--- EXERCISE DESCRIPTION ---
Reproduce the goat registration thread from "Okay, does my" to "Dependent on availability.)", substituting "approval" for "availability".

** BEGIN DOCUMENT EXCERPT **

# ADGA Registration---Help!



## Dreamchaser (Oct 30, 2008)

New to registering... completely lost!
Member/Owner Name 
(Membership name cannot exceed 48 letters & spaces).

Okay, does my herd name go here? I.E. jacobs ladder critters...Whatever...?

Your membership name is the name under which your animals will be owned, e.g., Tom Smith, Tom & Sally Smith, The Tom Smith Family, Smith Corporation.

Choices for Registered Tattoo:
1. 
2. 
3. 
4. 
(Tattoo can be 2, 3, or 4 letters and/or numbers. For use in right ear, right tail web, or center tail web. Dependent on availability.)

Ummm, what would I want to use??

List Specific Breeds You Own
Purebred - 
American - 
Grade -

Sound easy, but I have only one Alpine goat , and I need to register NOA. I plan to buy an American Alpine goat, so do I go ahead and put american on there?

Thanks,

Dayna


----------



## Sweet Gum Minis (Oct 6, 2007)

Member would be your name.

Herdname would be "Jacob's Ladder Critters" Make sure that if you plan to name your kids with an appostrophy to use it in the name. IE Jacob's Ladder Critter's Memphis. Make sure you put Jacob's Ladder Critter's.

Tattoo is up to you. You could just use JLC.

My herdname is SGM and my tattoo is SGM1. Some people use their initials. Others who knows. Some are random.

Breed doesn't restrict you should you later have other breeds. They're just asking so when they list you in the members book they can mark what breeds you breed.


----------



## StaceyRosado (Oct 5, 2007)

Jacob's Ladder Critters is 23 letters and spaces! Leaving you only 7 characters/spaces left for a name.

Personally I would have your herd name as Jacob's Ladder and skip the critters part. This way you can have more versatility with the naming of your kids. 

You can still have your website and other paraphernalia say Jacob's Ladder Critters and advertise that way but the actual herd name would be shortened. But its up to you


----------



## Dreamchaser (Oct 30, 2008)

Whoa whoa whoa...Slow down. First of all, jacobs ladder is just an example. I am not going as that name. But the herd name I have chosen has an "s" at the end. I'm not telling anyone what it is, because last time I said something, it almost ended up a suggestion for someone else's herd name. So, I'm a bit protective now. Sorry. 

I am confused at the website, because it does not have a place for a herd name, just member name... Here look at the page I am looking at: https://secure.cnchost.com/adga.org/mbrapp.htm to clear up confusion for what I am asking.

And actually, I think the correct grammer for what I am going as would have s, then an apostophy, so it would be s' instead of apostrophy s. I dunno... This is nuts... 
eek!


----------



## StaceyRosado (Oct 5, 2007)

Well the application for membership is different from application for herd name 

You need to be a member before you can get a herdname -- well thats how it is with AGS anyway


----------



## sparks879 (Oct 17, 2007)

Yup the application for membership (which is the one you're describing) and herdname are two totally different forms.
beth


----------



## Dreamchaser (Oct 30, 2008)

Oh okay. That helps... :doh: 

What about the tattoo? Does that go on one ear, and then the other gets the year code or something, or???


----------



## Dover Farms (Oct 16, 2007)

Yes your herd tattoo will go in the right ear and the left ear gets a letter and the number of the kid.


----------



## Dreamchaser (Oct 30, 2008)

** END DOCUMENT EXCERPT **
** BEGIN DATA EXTRACT **

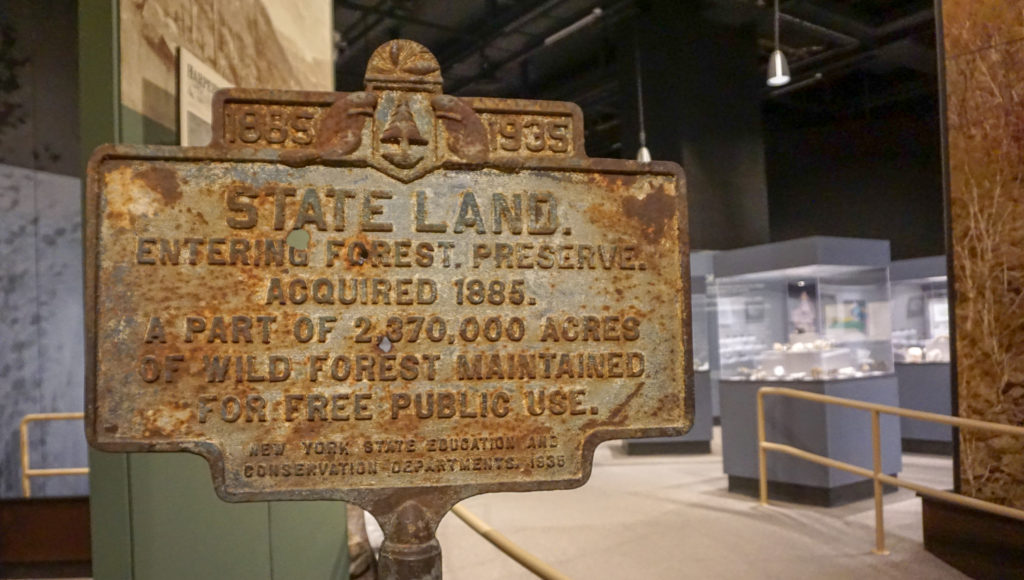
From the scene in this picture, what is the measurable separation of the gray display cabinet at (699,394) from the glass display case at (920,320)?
2220 millimetres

** END DATA EXTRACT **

--- SOLUTION TO THIS EXERCISE ---
Okay, does my herd name go here? I.E. jacobs ladder critters...Whatever...?

Your membership name is the name under which your animals will be owned, e.g., Tom Smith, Tom & Sally Smith, The Tom Smith Family, Smith Corporation.

Choices for Registered Tattoo:
1. 
2. 
3. 
4. 
(Tattoo can be 2, 3, or 4 letters and/or numbers. For use in right ear, right tail web, or center tail web. Dependent on approval.)